How to Make Homemade Marshmallows
Spoil yourself with this homemade sweet treat.
Homemade marshmallows may take a little time and finesse to prepare, but their fabulous flavor and fluffy texture are well worth the effort. Be warned — once you spoil yourself with the homemade version, you may never go back to store-bought again!
Marshmallows get their springy texture from gelatin, which must be softened before use. To do so, place a 1/2 cup of cold water in the bowl of a stand mixer and evenly sprinkle on 3 (1/4 oz. each) envelopes of unflavored gelatin. Allow the mixture to sit and become a gel while you start the next step.
Due to the lengthy mixing time, a stand mixer works best for preparing homemade marshmallows. A hand mixer could work as well, but be prepared to mix for about 15 to 20 minutes.
Prepare Sugar Syrup
In a saucepan, combine 1 and 1/2 cups of granulated sugar, 1 cup of light corn syrup, 1/2 cup of water, and 1/4 teaspoon of kosher salt. Cook and stir over medium heat until the sugar dissolves. Once dissolved, increase the heat to medium-high and cook until the mixture reaches about 240 degrees on a candy thermometer. Once it’s reached the proper temperature, immediately remove the mixture from the stove to prevent it from overcooking.
A candy thermometer will allow you to ensure that the mixture reaches a minimum of 240 degrees, and no more than 244 degrees.
Combine Gelatin & Sugar Syrup
Fit your mixer with it’s whisk attachment and turn it on a low speed. As it runs, slowly pour your hot sugar syrup into the now-softened gelatin.
Whip, Whip, Whip!
Gradually increase the mixer speed to high. Whip your gelatin and sugar combo on a high speed for about 12 to 15 minutes, or until your mixture is bright white, very thick and tripled in volume. Once you notice these changes, add 2 tablespoons of vanilla extract and thoroughly mix it in.
For flavored marshmallows, you can add other extracts such as coconut or peppermint. For chocolate marshmallows, mix in 1/4 cup of unsweetened cocoa powder and 1 tablespoon of vanilla extract to your mixture.
Prepare Your Pan
While the marshmallow mixture whips, prepare the pan it will go in. Line a 9x13 inch baking dish with plastic wrap.
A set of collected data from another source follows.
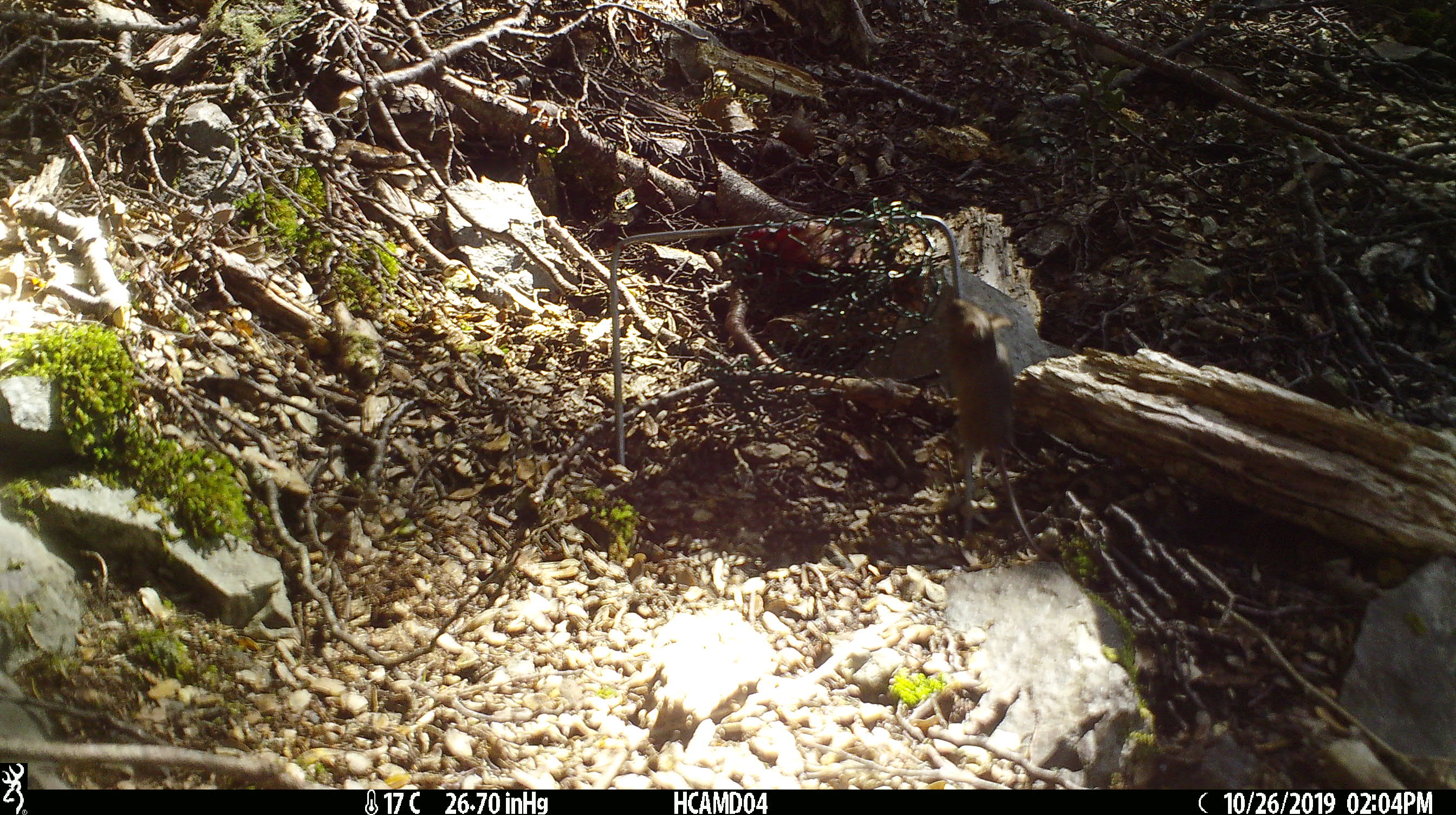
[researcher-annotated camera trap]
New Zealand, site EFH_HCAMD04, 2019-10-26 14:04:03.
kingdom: Animalia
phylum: Chordata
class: Mammalia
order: Rodentia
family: Muridae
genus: Mus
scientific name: Mus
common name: mouse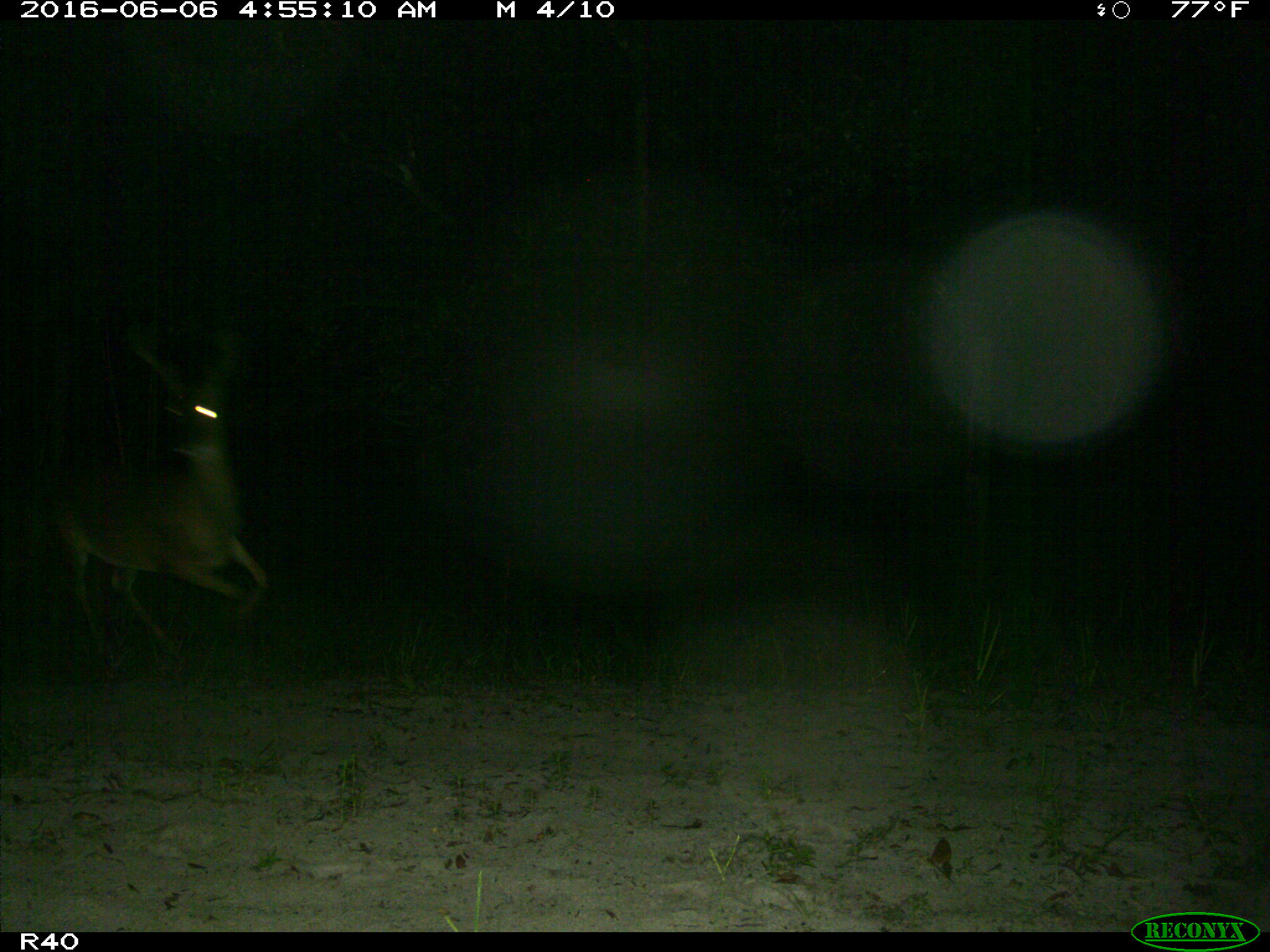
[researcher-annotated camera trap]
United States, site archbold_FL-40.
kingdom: Animalia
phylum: Chordata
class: Mammalia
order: Artiodactyla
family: Cervidae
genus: Odocoileus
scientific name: Odocoileus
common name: deer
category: unidentified deer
Unidentified deer (deer) (Odocoileus).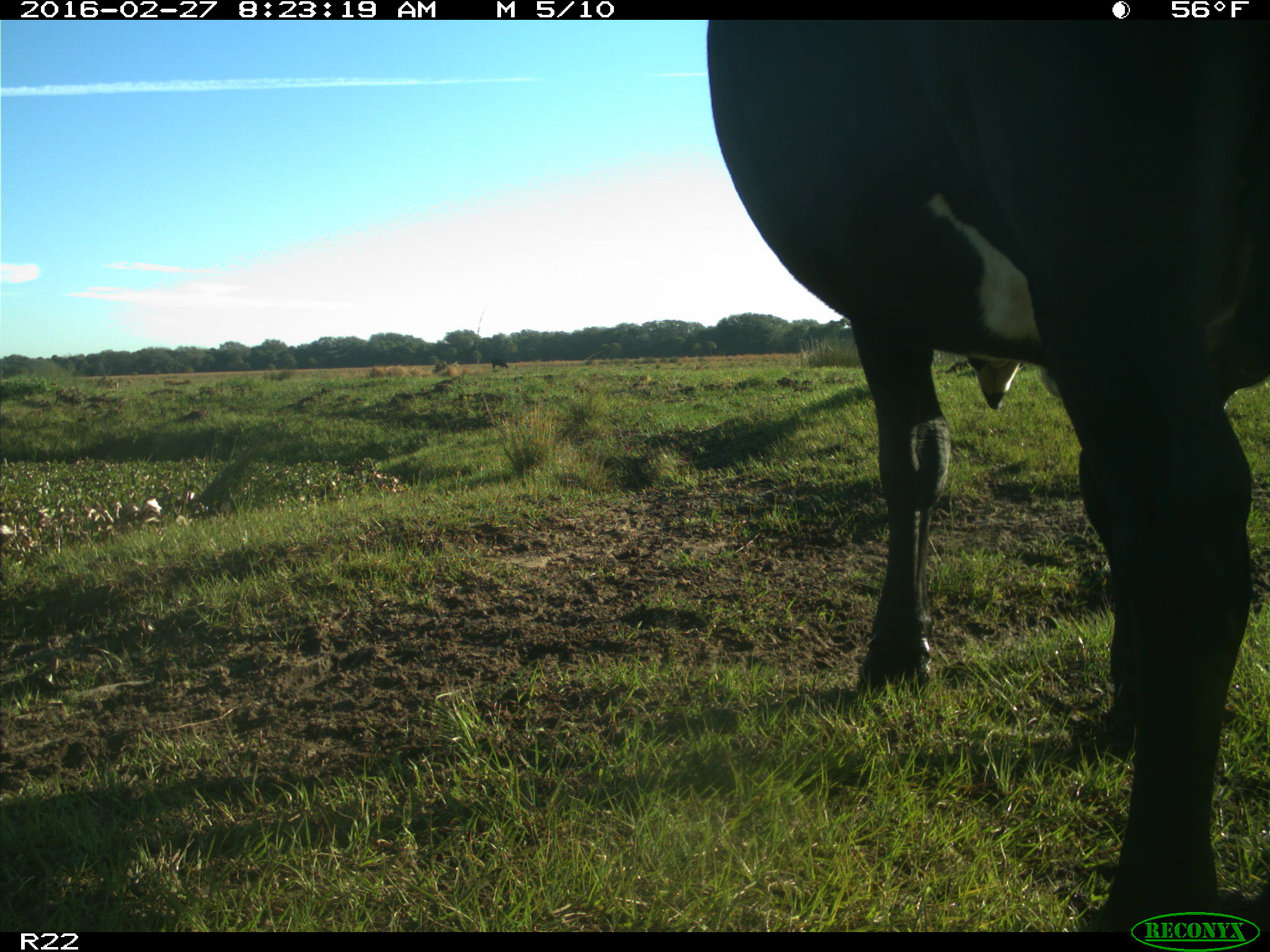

Coat the plastic wrap with non-stick cooking spray and generously dust the bottom and sides with confectioners' sugar.
Pour Into a Pan
Pour your marshmallow mixture into the prepared pan. Use a rubber spatula to spread the mixture around evenly and to smooth it on the top.
The marshmallow mixture will be very sticky. If you have trouble spreading it, spray your spatula with non-stick cooking spray and then dust it with confectioners' sugar as well.
Dust & Dry
Generously dust the top of your smoothed mixture with confectioners' sugar. Let it stand uncovered and overnight at room temperature to dry.
Dust a large cutting board with confectioners' sugar. Turn your marshmallow pan upside-down on the cutting board and lift off the pan. Peel off the plastic wrap and dust the surface of your marshmallows with confectioner's sugar. Using a sharp knife, cut the marshmallow sheet into 1-inch strips, and then into 1-inch squares. Roll the cut sides of the marshmallows in sugar.
If your knife sticks while cutting, spray it with non-stick cooking spray and dust it lightly with confectioners' sugar.
Once cut, your marshmallows will last in an airtight container at room temperature for 3-4 days. If your marshmallows become sticky in the container, remove the lid for a bit and allow them to dry. Float them in a cup of hot chocolate, melt them in a s'more, or eat them on their own.